第2話 この世でかなわぬセックス

 飯塚慎二は、暗いメインバーのバックルームからホールへ駆け出してゆく同期の姿に目をやった。同時に自分も忙しく手を動かして、カウンターで必要な物品をそろえていく。

 その部下たちの姿を、メインバーを統括する深沢洋輔は見るわけでもなく見ている。

 飯塚は深沢の視線が怖くて、さっきからもう背筋がゾクゾクしっぱなしだ。


 都内有数の高級ホテル・コルヌイエのシックなメインバーを支えているのは、チーフバーテンダー・深沢のわかりやすい“恐怖政治”だ。

 ボスにさからうとボコボコにされる。

 飯塚もすばやくカウンターに戻ろうとしたが、後ろからガシっと首根っこを深沢に掴まれた。


「シンジ、てめえはまだだ」


 深沢はラクラクと引き寄せた飯塚の身体をぐるりと廻し、あごをつかんで顔を固定した。そのままじろじろと眺める。


「なんですか、ボス?」


 深沢洋輔は色気がしたたるような骨ばった指先で飯塚の顎をつかんだまま、美麗な顔をしかめた。


「シンジ。てめえ、最近ろくなセックスしてねえだろ」

「……なに言ってんですか」


 飯塚が弱い声で言いかえすと、深沢は飽きたおもちゃを放り出すようにポイと部下の顎から手を放した。

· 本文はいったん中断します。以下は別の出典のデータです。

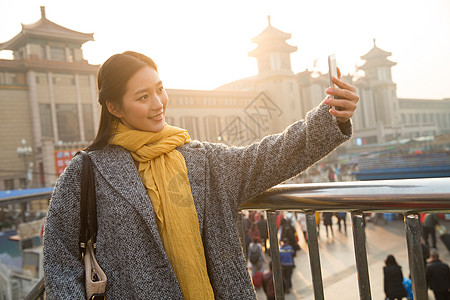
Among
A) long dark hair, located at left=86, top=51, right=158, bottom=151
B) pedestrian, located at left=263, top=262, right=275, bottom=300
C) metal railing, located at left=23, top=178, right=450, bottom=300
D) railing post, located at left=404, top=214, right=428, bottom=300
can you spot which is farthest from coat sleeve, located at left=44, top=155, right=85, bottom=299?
pedestrian, located at left=263, top=262, right=275, bottom=300

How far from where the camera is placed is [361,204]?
3.14ft

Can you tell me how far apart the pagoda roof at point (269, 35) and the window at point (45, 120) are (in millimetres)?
22580

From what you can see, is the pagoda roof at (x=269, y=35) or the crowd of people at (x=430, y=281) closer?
the crowd of people at (x=430, y=281)

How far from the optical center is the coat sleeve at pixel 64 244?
1023 millimetres

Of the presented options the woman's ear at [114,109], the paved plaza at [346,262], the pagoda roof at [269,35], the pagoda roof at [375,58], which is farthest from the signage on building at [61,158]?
the pagoda roof at [375,58]

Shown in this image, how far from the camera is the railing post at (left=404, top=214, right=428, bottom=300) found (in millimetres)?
847

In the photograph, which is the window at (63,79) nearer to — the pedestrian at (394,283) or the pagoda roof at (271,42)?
the pagoda roof at (271,42)

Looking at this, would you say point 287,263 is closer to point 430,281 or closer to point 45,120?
point 430,281

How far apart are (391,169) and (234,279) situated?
1404 centimetres

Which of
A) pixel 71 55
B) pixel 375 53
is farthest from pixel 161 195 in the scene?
pixel 375 53

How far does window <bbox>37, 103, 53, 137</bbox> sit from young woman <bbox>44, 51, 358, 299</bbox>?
21.7m

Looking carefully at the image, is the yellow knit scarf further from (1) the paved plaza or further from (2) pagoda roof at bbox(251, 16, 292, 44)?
(2) pagoda roof at bbox(251, 16, 292, 44)

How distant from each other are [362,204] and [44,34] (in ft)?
78.6

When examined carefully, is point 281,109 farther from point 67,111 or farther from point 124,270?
point 124,270
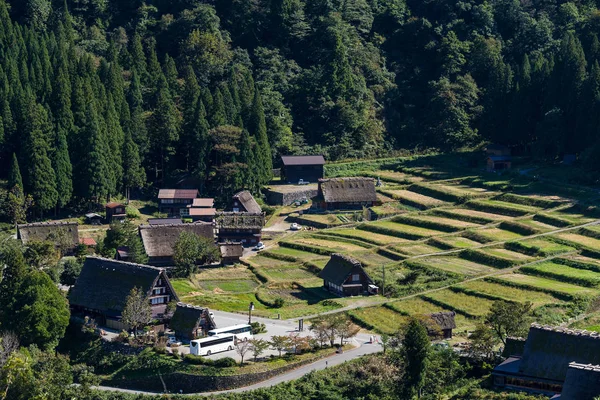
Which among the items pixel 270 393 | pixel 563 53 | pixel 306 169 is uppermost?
pixel 563 53

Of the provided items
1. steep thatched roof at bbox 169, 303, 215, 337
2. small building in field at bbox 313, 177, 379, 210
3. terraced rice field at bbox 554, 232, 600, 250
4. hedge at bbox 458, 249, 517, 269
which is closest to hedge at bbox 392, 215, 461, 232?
small building in field at bbox 313, 177, 379, 210

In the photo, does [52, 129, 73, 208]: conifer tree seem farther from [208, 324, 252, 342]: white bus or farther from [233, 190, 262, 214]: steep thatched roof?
[208, 324, 252, 342]: white bus

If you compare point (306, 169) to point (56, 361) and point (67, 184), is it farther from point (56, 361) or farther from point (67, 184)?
point (56, 361)

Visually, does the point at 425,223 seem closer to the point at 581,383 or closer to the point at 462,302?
the point at 462,302

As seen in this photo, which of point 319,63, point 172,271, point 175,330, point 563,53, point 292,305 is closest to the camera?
point 175,330

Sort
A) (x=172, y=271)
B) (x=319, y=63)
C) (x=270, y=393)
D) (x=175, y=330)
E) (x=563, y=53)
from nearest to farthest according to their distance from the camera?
(x=270, y=393), (x=175, y=330), (x=172, y=271), (x=563, y=53), (x=319, y=63)

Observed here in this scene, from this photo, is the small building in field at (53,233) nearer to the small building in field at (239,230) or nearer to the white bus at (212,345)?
the small building in field at (239,230)

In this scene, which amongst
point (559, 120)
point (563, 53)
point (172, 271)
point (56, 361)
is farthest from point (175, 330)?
point (563, 53)

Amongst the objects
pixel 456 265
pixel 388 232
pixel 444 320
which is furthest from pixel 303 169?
pixel 444 320
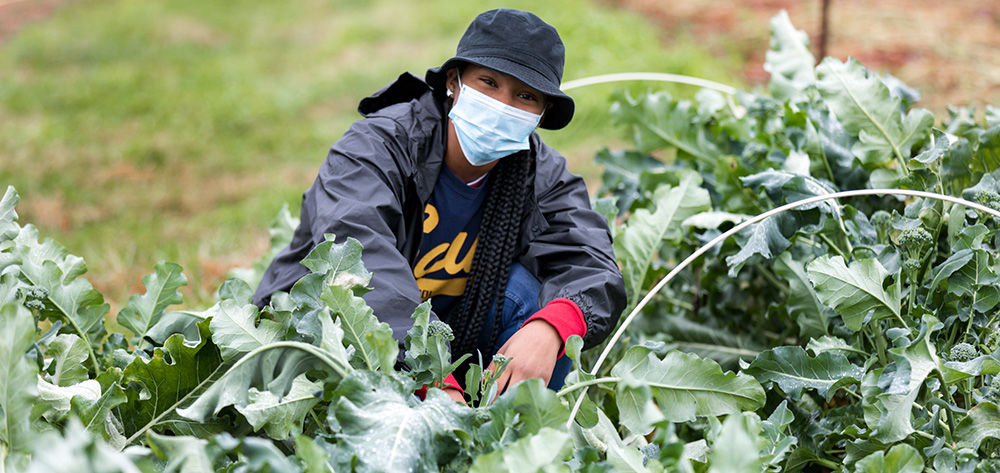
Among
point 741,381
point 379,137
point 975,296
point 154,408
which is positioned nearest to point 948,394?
point 975,296

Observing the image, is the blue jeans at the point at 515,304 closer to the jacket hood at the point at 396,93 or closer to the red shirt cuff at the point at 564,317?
the red shirt cuff at the point at 564,317

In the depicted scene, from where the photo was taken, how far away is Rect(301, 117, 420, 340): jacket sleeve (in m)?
1.72

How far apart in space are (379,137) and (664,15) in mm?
6137

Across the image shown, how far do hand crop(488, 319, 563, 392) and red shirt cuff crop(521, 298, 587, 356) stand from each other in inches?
0.5

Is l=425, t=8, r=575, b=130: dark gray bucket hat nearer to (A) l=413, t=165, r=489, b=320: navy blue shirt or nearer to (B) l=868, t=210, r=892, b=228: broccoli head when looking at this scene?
(A) l=413, t=165, r=489, b=320: navy blue shirt

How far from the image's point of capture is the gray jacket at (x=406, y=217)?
69.3 inches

「客だろうがなんだろうが、女からの誘いを断るようなバカはうちのバーにいらねえんだよ。シンジ、今日の帰りは俺につきあえ」

「かえり?」

「てめえの身体にちっとアブラを足してやる。そら、カウンターの中を片付けちまえ」


 そう言うと、深沢は飯塚の細い腰を蹴り飛ばすようにしてバックルームから出した。飯塚は危なくころびそうになりながらも、客の視線を意識してさりげなく態勢を立て直す。

 カウンター内を歩くうちに、飯塚はかろうじて冷静さを取り戻した。

 だが耳いっぱいに、ついさっき深沢に言われた言葉がわんわんと鳴り響いている。


『最近、ろくなセックスしてねえだろ』


 最近どころじゃない、と飯塚は思った。

 飯塚慎二、28歳。

 コルヌイエホテルきっての優等生バーテンダーは、思うままに欲情を解放するような関係を、誰とも持てたことがない。いつでも自分が余白だらけの空っぽで、空っぽすぎて足元が浮くような感覚がある。


 飯塚は、手ぎわよくカウンターの中を片付けながら、後からバックルームから出てきたボスのしなやかで骨っぽい姿を眺める。

 深沢洋輔の長身は狭いカウンターの中でも、きっかけがあればすぐにでも走り出しそうな機敏さで満ち満ちている。

 そしてあふれるような色気をしたたらせて、軽やかに動き回っている。


 この人ぐらいになれば、と飯塚は考えた。

 この世でかなわぬセックスなど、ないんだろうな。